● **Data section**
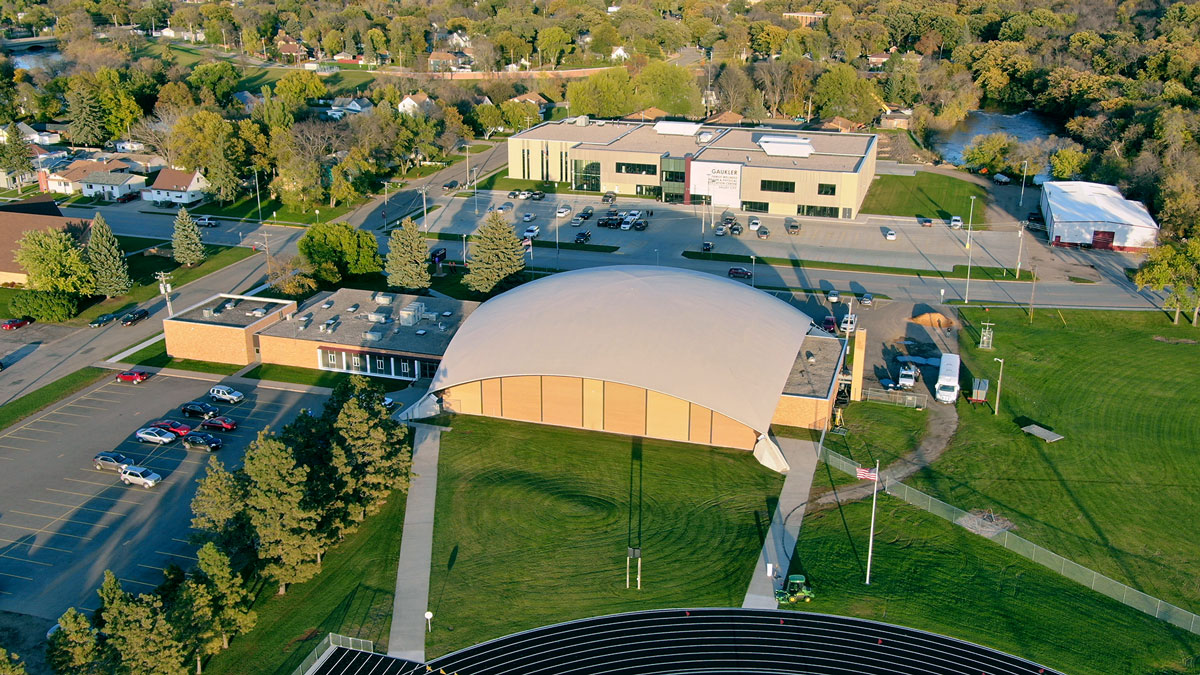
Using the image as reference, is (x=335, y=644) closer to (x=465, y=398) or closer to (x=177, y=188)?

* * *

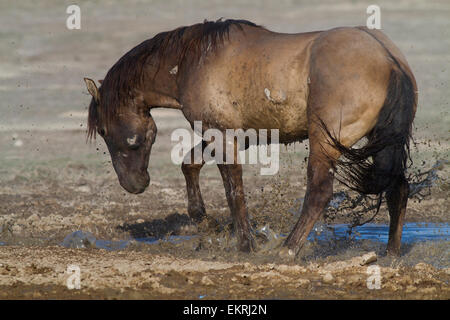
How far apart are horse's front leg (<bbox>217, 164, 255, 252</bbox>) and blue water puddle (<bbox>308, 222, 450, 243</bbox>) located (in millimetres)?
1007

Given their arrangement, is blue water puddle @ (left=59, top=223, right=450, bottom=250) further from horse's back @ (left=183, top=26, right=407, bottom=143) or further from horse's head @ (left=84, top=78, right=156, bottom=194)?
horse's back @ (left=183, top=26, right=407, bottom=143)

● **Aim of the task**
Identify every line in the items above that contains the string "right" and copy each of those lines. Case counts.

● **Solution for this task**
Given their arrangement, is blue water puddle @ (left=59, top=223, right=450, bottom=250) further from horse's back @ (left=183, top=26, right=407, bottom=143) or further from horse's head @ (left=84, top=78, right=156, bottom=194)?
horse's back @ (left=183, top=26, right=407, bottom=143)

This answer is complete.